Stored dataset items:
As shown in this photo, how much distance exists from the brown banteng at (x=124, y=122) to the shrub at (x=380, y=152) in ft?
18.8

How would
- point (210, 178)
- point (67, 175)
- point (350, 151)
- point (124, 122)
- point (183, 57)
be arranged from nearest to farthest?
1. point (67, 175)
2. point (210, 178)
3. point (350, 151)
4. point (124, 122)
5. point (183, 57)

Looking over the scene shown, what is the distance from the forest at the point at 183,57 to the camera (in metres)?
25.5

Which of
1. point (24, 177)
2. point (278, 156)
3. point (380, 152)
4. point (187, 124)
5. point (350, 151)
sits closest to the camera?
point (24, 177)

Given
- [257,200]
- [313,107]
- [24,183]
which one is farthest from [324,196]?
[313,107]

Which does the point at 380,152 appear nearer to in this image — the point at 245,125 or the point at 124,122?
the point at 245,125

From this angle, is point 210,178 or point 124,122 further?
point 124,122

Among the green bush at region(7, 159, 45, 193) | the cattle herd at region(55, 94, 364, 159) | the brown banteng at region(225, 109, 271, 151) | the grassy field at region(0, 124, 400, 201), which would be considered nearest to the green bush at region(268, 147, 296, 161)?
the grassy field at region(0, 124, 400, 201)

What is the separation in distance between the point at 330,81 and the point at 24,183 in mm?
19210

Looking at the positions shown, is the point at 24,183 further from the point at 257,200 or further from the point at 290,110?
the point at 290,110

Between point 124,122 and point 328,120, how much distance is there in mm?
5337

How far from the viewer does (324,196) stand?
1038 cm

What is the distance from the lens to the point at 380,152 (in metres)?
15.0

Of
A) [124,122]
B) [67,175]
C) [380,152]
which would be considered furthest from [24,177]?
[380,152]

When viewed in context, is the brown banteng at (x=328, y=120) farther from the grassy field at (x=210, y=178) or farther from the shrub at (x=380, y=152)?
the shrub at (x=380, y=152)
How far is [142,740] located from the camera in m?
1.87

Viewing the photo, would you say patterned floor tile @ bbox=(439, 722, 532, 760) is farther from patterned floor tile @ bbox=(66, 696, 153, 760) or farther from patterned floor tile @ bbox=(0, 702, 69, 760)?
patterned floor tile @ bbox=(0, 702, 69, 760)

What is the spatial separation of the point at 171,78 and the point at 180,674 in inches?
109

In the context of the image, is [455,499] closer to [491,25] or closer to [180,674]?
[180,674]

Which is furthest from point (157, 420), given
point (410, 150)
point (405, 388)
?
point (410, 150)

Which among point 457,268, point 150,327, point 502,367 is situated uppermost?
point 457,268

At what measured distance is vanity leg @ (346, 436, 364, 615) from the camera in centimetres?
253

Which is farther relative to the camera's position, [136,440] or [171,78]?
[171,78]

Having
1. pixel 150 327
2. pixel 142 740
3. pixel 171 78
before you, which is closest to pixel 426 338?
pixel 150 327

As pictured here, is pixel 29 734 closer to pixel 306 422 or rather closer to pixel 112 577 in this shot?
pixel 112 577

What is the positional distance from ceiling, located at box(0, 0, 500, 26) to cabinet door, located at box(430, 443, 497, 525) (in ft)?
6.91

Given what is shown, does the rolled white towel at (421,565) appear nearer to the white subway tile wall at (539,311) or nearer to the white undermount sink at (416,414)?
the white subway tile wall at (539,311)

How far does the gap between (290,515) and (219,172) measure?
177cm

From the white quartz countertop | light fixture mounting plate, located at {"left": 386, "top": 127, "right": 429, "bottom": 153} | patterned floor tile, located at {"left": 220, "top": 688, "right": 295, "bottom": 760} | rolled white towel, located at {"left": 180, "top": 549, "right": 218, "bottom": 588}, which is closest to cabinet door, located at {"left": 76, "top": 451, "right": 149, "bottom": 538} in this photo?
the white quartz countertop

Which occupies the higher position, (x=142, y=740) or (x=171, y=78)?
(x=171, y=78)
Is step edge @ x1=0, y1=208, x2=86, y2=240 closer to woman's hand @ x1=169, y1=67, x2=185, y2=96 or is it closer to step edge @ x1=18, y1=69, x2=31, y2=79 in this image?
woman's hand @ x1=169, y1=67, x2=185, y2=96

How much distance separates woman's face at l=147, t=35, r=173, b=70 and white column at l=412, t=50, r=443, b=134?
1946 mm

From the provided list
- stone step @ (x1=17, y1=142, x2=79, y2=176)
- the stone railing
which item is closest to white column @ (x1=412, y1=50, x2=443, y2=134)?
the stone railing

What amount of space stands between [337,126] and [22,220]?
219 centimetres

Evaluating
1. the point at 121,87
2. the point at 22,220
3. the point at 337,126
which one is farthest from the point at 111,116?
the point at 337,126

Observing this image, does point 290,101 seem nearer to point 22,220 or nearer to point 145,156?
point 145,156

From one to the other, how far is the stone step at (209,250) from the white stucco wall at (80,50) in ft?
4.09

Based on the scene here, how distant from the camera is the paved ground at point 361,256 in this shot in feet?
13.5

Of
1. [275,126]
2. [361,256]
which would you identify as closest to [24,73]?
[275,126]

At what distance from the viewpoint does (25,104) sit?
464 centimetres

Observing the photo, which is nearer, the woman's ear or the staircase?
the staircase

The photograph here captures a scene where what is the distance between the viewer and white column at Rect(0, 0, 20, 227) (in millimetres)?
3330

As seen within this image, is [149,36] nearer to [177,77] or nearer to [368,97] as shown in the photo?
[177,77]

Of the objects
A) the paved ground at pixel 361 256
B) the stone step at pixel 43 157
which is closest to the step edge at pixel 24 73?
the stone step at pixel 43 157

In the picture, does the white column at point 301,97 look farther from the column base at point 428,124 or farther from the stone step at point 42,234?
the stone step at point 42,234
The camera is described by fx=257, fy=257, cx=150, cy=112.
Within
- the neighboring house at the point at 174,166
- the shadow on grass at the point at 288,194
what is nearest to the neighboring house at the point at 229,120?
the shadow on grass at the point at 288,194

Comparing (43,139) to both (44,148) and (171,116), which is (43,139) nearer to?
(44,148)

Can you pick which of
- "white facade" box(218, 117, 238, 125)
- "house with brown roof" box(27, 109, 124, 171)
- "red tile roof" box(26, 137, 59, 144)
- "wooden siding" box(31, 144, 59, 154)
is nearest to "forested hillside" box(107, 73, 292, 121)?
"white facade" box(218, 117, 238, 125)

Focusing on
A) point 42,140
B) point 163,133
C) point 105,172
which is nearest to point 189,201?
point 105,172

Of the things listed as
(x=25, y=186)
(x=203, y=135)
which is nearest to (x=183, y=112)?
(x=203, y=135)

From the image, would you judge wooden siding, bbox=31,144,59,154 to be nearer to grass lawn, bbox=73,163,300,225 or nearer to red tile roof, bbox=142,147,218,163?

- DIRECTIVE
Reproduce every row above verbatim, with no changes to wording, numbers, or punctuation.

- TASK OUTPUT
As shown in this photo, how much distance exists from the brown banteng at (x=124, y=122) to the shrub at (x=380, y=152) in ft?
18.8

How would
- point (210, 178)
- point (67, 175)
- point (350, 151)
- point (124, 122)
- point (183, 57)
be arranged from nearest to farthest?
1. point (67, 175)
2. point (210, 178)
3. point (350, 151)
4. point (124, 122)
5. point (183, 57)

Looking over the scene shown, what is the distance from the forest at the point at 183,57 to the camera (in metres)?
25.5

Which of
1. point (24, 177)
2. point (278, 156)
3. point (380, 152)
4. point (187, 124)
5. point (350, 151)
sits closest to the camera?
point (24, 177)

Given
- [257,200]
- [313,107]
- [24,183]
which one is farthest from [324,196]?
[313,107]

Which does the point at 380,152 appear nearer to in this image — the point at 245,125 or the point at 124,122?
the point at 245,125

From this angle, is point 210,178 or point 124,122 further?
point 124,122

Among the green bush at region(7, 159, 45, 193) | the cattle herd at region(55, 94, 364, 159) | the brown banteng at region(225, 109, 271, 151) | the grassy field at region(0, 124, 400, 201), which would be considered nearest to the green bush at region(268, 147, 296, 161)?
the grassy field at region(0, 124, 400, 201)

What is the separation in distance between the point at 330,81 and the point at 24,183 in mm?
19210

Looking at the positions shown, is the point at 24,183 further from the point at 257,200 or further from the point at 290,110?
the point at 290,110

Between point 124,122 and point 328,120, how much distance is there in mm?
5337

How far from the viewer does (324,196) stand?
1038 cm

What is the distance from the lens to the point at 380,152 (in metres)?
15.0

Of
A) [124,122]
B) [67,175]
C) [380,152]
which would be considered furthest from [24,177]?
[380,152]

When viewed in context, is the brown banteng at (x=328, y=120) farther from the grassy field at (x=210, y=178) or farther from the shrub at (x=380, y=152)?
the shrub at (x=380, y=152)
How far is [142,740] located from the camera in m?
1.87

Viewing the photo, would you say patterned floor tile @ bbox=(439, 722, 532, 760) is farther from patterned floor tile @ bbox=(66, 696, 153, 760) or farther from patterned floor tile @ bbox=(0, 702, 69, 760)?
patterned floor tile @ bbox=(0, 702, 69, 760)

What is the spatial separation of the point at 171,78 and the point at 180,674 in inches?
109

In the context of the image, is [455,499] closer to [491,25] or closer to [180,674]?
[180,674]

Which is furthest from point (157, 420), given
point (410, 150)
point (405, 388)
?
point (410, 150)

Which among point 457,268, point 150,327, point 502,367 is situated uppermost?
point 457,268

At what measured distance is vanity leg @ (346, 436, 364, 615) from the camera in centimetres?
253

Which is farther relative to the camera's position, [136,440] or [171,78]?
[171,78]

Having
1. pixel 150 327
2. pixel 142 740
3. pixel 171 78
before you, which is closest to pixel 426 338?
pixel 150 327

As pictured here, is pixel 29 734 closer to pixel 306 422 or rather closer to pixel 112 577 in this shot?
pixel 112 577

What is the positional distance from ceiling, located at box(0, 0, 500, 26) to cabinet door, located at box(430, 443, 497, 525) (in ft)?
6.91

Given what is shown, does the rolled white towel at (421,565) appear nearer to the white subway tile wall at (539,311) or nearer to the white undermount sink at (416,414)?
the white subway tile wall at (539,311)

How far does the gap between (290,515) and (219,172) measure?
177cm

From the white quartz countertop | light fixture mounting plate, located at {"left": 386, "top": 127, "right": 429, "bottom": 153} | patterned floor tile, located at {"left": 220, "top": 688, "right": 295, "bottom": 760} | rolled white towel, located at {"left": 180, "top": 549, "right": 218, "bottom": 588}, which is closest to cabinet door, located at {"left": 76, "top": 451, "right": 149, "bottom": 538} in this photo?
the white quartz countertop

Which occupies the higher position, (x=142, y=740) or (x=171, y=78)?
(x=171, y=78)
Is step edge @ x1=0, y1=208, x2=86, y2=240 closer to woman's hand @ x1=169, y1=67, x2=185, y2=96 or is it closer to step edge @ x1=18, y1=69, x2=31, y2=79 in this image?
woman's hand @ x1=169, y1=67, x2=185, y2=96

How much distance separates woman's face at l=147, t=35, r=173, b=70 and white column at l=412, t=50, r=443, b=134?
1946 mm

From the provided list
- stone step @ (x1=17, y1=142, x2=79, y2=176)
- the stone railing
which item is closest to white column @ (x1=412, y1=50, x2=443, y2=134)?
the stone railing

What amount of space stands between [337,126] and [22,220]?
219 centimetres

Evaluating
1. the point at 121,87
2. the point at 22,220
3. the point at 337,126
which one is farthest from the point at 111,116?
the point at 337,126

Observing this image, does point 290,101 seem nearer to point 22,220 or nearer to point 145,156?
point 145,156

From one to the other, how far is the stone step at (209,250) from the white stucco wall at (80,50) in ft?
4.09

Based on the scene here, how distant from the camera is the paved ground at point 361,256 in this shot in feet?
13.5

Of
1. [275,126]
2. [361,256]
which would you identify as closest to [24,73]?
[275,126]

At what distance from the viewpoint does (25,104) sit?
464 centimetres

Observing the photo, which is nearer, the woman's ear or the staircase?
the staircase

The photograph here captures a scene where what is the distance between the viewer and white column at Rect(0, 0, 20, 227) (in millimetres)?
3330

As seen within this image, is [149,36] nearer to [177,77] or nearer to [368,97] as shown in the photo?
[177,77]

Of the objects
A) the paved ground at pixel 361 256
B) the stone step at pixel 43 157
which is closest to the step edge at pixel 24 73?
the stone step at pixel 43 157

In the picture, does the white column at point 301,97 look farther from the column base at point 428,124 or farther from the stone step at point 42,234?
the stone step at point 42,234
The camera is described by fx=257, fy=257, cx=150, cy=112.
Within
- the neighboring house at the point at 174,166
- the shadow on grass at the point at 288,194
what is nearest to the neighboring house at the point at 229,120?
the shadow on grass at the point at 288,194

Comparing (43,139) to both (44,148) and (171,116), which is (43,139) nearer to?
(44,148)

Can you pick which of
- "white facade" box(218, 117, 238, 125)
- "house with brown roof" box(27, 109, 124, 171)
- "red tile roof" box(26, 137, 59, 144)
- "wooden siding" box(31, 144, 59, 154)
is nearest to "forested hillside" box(107, 73, 292, 121)?
"white facade" box(218, 117, 238, 125)

Focusing on
A) point 42,140
B) point 163,133
C) point 105,172
which is nearest to point 189,201?
point 105,172

Of the things listed as
(x=25, y=186)
(x=203, y=135)
which is nearest to (x=183, y=112)?
(x=203, y=135)

From the image, would you judge wooden siding, bbox=31,144,59,154 to be nearer to grass lawn, bbox=73,163,300,225 or nearer to red tile roof, bbox=142,147,218,163?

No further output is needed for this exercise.